## begin PAGE TEXT

Jeremy Clarkson
Jeremy Clarkson Getty

"Clarkson's Farm" star Jeremy Clarkson faces an uncertain future on Amazon Prime Video. Bosses said no decision has been made yet regarding his show following the furor over his column about Meghan Markle last year.

Clarkson's future on the platform has been thrown into doubt following his "degrading" column about the Duchess of Sussex in The Sun in December 2022. His column prompted calls for Amazon to drop his show "Clarkson Farm" from Prime Video. In January this year, Variety reported that Amazon was set to drop the series in 2024.

But Amazon Prime Video's Head of U.K. Unscripted, Fozia Khan, denied the report according to Deadline. Speaking during a Prime Video commissioner session at the Edinburgh TV Festival, she admitted that the platform was left "shocked and disappointed" by his column.

But she said a decision has yet to be made regarding the future of his docuseries adding, "There are lots of discussions going on but the thing that's important to say is there is so much more going on to [Clarkson's Farm] than Clarkson."

When asked if the show will push past its contractually obligated third season, Dan Grabiner, Prime Video U.K.'s Head of Originals, said that "no decisions have been made."

He explained, "It's a very complex topic but we are not interrupting production of the current season. I can't tell you what a phenomenon this show is and the impact it's had on the agricultural community."

Grabiner shared that they "get messages from farmers around the world who just love the show, saying they've never really seen their world reflected properly on screen before. It's a hell of a lot bigger than Jeremy Clarkson." Despite the controversy, "Clarkson's Farm" season 2 aired in February and quickly became Prime Video's biggest U.K. original.

## end PAGE TEXT
## begin ENTRIES PROVIDED

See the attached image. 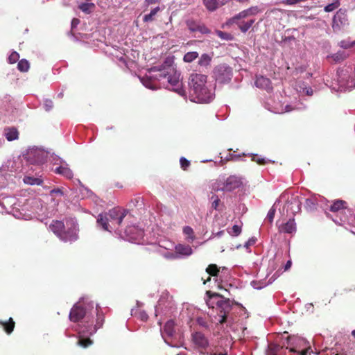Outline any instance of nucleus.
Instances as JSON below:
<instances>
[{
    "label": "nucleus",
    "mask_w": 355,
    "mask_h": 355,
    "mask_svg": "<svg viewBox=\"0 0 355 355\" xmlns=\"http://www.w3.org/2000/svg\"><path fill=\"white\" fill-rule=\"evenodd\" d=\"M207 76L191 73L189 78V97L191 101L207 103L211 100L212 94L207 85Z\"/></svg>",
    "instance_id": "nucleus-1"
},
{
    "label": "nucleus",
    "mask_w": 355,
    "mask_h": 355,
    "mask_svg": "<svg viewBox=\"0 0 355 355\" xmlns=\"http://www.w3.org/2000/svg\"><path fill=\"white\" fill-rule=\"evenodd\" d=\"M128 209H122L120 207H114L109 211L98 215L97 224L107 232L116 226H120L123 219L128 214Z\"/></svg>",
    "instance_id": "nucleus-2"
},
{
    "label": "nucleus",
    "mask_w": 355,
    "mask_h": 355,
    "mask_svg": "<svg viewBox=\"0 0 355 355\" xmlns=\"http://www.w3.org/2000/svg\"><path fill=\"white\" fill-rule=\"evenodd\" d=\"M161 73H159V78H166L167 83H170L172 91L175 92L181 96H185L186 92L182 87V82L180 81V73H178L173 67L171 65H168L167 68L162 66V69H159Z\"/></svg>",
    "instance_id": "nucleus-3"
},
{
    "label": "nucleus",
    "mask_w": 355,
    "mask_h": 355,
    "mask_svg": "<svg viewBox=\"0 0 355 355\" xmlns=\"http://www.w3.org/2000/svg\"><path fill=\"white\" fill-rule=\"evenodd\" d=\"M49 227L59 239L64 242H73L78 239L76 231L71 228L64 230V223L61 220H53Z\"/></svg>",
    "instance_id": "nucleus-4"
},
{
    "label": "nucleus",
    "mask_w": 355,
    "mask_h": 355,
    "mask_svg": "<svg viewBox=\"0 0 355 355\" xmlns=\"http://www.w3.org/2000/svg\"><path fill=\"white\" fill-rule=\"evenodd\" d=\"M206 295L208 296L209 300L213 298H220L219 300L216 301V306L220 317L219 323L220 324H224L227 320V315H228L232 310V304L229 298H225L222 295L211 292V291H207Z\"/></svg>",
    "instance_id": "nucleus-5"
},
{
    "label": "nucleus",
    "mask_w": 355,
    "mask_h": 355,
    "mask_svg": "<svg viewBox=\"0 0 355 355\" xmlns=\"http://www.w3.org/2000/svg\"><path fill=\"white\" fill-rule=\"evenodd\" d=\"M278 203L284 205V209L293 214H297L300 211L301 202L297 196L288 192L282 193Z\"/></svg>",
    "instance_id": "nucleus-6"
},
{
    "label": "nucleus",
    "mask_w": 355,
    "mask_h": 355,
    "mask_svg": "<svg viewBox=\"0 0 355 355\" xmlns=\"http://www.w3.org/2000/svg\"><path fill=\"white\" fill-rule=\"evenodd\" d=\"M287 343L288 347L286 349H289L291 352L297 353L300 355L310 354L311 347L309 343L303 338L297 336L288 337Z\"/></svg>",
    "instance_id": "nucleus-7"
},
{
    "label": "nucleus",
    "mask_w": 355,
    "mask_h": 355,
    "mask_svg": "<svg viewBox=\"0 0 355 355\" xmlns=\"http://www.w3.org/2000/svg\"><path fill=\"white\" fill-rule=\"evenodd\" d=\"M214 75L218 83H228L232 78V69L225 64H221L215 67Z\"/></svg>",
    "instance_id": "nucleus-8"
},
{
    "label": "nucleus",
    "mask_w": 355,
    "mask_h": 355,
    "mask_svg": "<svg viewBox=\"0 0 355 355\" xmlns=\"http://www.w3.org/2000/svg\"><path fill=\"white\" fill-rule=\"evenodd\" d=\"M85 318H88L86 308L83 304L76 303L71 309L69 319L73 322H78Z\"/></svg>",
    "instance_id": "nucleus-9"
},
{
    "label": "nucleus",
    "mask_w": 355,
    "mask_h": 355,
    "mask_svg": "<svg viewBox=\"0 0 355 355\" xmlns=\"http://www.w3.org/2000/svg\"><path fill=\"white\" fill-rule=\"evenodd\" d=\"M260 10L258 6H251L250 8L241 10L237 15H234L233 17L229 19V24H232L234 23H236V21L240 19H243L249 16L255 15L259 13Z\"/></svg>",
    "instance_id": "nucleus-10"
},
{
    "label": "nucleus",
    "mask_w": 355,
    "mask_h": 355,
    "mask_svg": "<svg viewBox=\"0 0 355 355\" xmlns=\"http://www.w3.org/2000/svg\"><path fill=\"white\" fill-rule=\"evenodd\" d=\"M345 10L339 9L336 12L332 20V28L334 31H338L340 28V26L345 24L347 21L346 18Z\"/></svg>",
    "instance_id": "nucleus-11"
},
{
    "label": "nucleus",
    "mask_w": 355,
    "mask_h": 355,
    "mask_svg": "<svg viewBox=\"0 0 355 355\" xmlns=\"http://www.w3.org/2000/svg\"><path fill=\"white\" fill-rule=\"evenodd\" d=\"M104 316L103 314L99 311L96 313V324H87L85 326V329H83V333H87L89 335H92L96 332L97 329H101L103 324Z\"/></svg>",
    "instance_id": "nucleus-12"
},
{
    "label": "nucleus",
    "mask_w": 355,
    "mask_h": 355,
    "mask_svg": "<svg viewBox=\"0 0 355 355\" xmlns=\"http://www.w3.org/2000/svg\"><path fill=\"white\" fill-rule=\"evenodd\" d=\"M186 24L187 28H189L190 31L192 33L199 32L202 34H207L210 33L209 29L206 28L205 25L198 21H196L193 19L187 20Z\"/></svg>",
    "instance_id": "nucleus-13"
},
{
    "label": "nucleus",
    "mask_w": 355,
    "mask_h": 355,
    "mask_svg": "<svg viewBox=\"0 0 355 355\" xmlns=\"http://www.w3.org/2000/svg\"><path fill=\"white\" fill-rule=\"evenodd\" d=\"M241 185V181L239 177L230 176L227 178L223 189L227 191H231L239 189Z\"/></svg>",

## end ENTRIES PROVIDED

SHORT TASK 1 =>
In the Clarkson article, who is Amazon Prime Video's Head of U.K. Unscripted?
SHORT TASK 2 =>
Write a continuation of the Clarkson article, picking up right after its last sentence.
The entries come from a separate source.

TASK OUTPUT 1 =>
Fozia Khan

TASK OUTPUT 2 =>
In his December 2022 column, the 63-year-old described how he hates Meghan Markle in a "cellular level." He told readers that he lies awake at night "dreaming of the day when she is made to parade naked through the streets of every town in Britain while the crowds chant, 'Shame!' and throw lumps of excrement at her." He clearly referred to a scene in the hit HBO series "Game of Thrones" involving one of its characters, Cersei Lannister.

After a six-month investigation, Britain's Independent Press Standards Organisation (IPSO) in June found that his column contained discriminatory language about the duchess' sex. Aside from The Sun, he has also since apologised publicly on Instagram for his "horrible" article and revealed that he also personally wrote to both Prince Harry and Meghan Markle to apologise.

But a spokesperson for the couple said the duchess did not receive his apology since his email was addressed solely to the duke. The representative replied, "While a new public apology has been issued today by Mr. Clarkson, what remains to be addressed is his long-standing pattern of writing articles that spread hate rhetoric, dangerous conspiracy theories and misogyny. Unless each of his other pieces were also written 'in a hurry', as he states, it is clear that this is not an isolated incident shared in haste, but rather a series of articles shared in hate."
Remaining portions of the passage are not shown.